Exercise goal :: Recast the lines from the first one through the line that contains "28.1 meters" as a Markdown table with two columns, Number and Entry, omitting blank lines.
———
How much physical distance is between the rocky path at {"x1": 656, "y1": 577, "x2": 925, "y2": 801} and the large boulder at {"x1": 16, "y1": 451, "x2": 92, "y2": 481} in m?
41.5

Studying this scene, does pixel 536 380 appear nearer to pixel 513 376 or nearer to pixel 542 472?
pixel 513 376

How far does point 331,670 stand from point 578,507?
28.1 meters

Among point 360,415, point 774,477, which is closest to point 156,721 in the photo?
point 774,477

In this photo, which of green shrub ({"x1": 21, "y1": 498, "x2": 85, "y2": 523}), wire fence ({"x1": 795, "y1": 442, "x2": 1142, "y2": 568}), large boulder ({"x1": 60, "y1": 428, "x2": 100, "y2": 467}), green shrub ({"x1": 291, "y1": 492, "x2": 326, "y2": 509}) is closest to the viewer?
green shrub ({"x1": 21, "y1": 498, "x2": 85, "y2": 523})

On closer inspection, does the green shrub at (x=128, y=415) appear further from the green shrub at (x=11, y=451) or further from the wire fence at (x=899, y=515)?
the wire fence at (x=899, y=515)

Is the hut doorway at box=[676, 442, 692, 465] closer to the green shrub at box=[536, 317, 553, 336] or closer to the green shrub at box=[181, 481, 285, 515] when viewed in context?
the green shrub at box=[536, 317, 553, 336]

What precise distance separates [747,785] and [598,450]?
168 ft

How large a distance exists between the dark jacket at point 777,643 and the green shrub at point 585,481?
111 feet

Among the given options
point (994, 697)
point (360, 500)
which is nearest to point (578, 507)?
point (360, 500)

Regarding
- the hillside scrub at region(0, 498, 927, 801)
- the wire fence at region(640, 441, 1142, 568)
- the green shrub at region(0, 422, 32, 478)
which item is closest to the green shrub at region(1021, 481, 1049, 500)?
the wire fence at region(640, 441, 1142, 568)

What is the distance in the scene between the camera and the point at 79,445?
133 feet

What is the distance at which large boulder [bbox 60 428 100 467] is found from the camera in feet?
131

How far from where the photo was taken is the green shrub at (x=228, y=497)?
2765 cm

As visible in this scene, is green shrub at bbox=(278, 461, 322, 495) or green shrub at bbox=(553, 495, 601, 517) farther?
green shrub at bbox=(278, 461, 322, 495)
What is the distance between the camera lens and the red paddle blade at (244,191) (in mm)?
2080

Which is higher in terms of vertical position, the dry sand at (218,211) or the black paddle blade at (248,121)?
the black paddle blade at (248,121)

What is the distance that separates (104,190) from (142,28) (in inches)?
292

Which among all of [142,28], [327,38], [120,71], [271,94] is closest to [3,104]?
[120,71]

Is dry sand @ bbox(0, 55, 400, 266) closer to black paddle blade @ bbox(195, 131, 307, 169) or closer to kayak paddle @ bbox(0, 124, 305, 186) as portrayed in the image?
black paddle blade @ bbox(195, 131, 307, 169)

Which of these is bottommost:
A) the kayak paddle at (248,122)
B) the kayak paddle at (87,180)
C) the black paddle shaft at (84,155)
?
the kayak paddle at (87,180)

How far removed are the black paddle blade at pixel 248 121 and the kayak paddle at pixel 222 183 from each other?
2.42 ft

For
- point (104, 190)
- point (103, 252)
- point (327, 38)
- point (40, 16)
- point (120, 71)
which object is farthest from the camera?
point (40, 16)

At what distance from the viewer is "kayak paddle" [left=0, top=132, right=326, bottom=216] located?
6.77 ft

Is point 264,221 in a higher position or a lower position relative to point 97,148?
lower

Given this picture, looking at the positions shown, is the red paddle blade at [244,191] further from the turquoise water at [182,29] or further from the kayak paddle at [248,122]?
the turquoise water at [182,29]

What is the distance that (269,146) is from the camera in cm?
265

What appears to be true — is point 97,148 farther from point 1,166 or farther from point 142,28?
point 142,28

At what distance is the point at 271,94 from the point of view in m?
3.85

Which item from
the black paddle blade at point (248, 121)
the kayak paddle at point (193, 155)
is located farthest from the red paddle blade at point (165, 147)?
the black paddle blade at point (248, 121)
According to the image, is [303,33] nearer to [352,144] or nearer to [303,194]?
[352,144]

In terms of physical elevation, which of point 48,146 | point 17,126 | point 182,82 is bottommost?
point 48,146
———
Correct answer ::
| Number | Entry |
|---|---|
| 1 | How much physical distance is between the rocky path at {"x1": 656, "y1": 577, "x2": 925, "y2": 801} and the large boulder at {"x1": 16, "y1": 451, "x2": 92, "y2": 481} in m? |
| 2 | 41.5 |
| 3 | Studying this scene, does pixel 536 380 appear nearer to pixel 513 376 or nearer to pixel 542 472? |
| 4 | pixel 513 376 |
| 5 | How far does point 331,670 stand from point 578,507? |
| 6 | 28.1 meters |